Um documento pouco conhecido pelos consumidores brasileiros tem ganhado destaque em negociações de dívidas com instituições financeiras.
Trata-se do chamado DED (Descritivo de Evolução da Dívida), um relatório detalhado que apresenta, de forma completa, como um débito foi calculado ao longo do tempo.
A solicitação desse documento tem sido apontada por especialistas como uma estratégia importante para quem deseja entender melhor cobranças bancárias e negociar valores de forma mais transparente.
O tema voltou a circular nas redes sociais após um consultor jurídico publicar em seu perfil no Instagram um guia explicando como consumidores podem exigir o relatório diretamente das instituições financeiras.
Segundo o especialista, ao solicitar o DED o cliente passa a ter acesso a todas as etapas da formação da dívida, incluindo a taxa de juros aplicada, encargos adicionais, eventuais multas contratuais e o histórico completo da evolução do débito desde sua origem.
Na prática, o documento funciona como uma espécie de “extrato ampliado” da dívida.

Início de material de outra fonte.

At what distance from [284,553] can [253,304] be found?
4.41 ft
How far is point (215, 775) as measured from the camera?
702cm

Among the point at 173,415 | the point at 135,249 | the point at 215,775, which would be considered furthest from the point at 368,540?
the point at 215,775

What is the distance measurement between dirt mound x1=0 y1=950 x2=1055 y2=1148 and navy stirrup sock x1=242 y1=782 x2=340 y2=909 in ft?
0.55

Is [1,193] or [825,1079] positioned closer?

Com ele, o consumidor consegue verificar se os cálculos realizados pela instituição financeira seguem o que foi previsto no contrato original.
A transparência nas informações financeiras é garantida por normas previstas no Código de Defesa do Consumidor, que assegura ao cliente o direito de ter acesso claro às condições de cobrança e aos critérios utilizados pelas empresas.
A exigência do relatório detalhado pode influenciar diretamente nas negociações. Isso ocorre porque, ao ter que apresentar todos os cálculos formalmente, o banco precisa demonstrar que os encargos cobrados são legítimos e compatíveis com o contrato.
Caso existam inconsistências ou valores questionáveis, o consumidor passa a ter argumentos mais sólidos para renegociar ou contestar judicialmente a dívida, o que em alguns casos acaba levando as instituições a reverem os valores apresentados.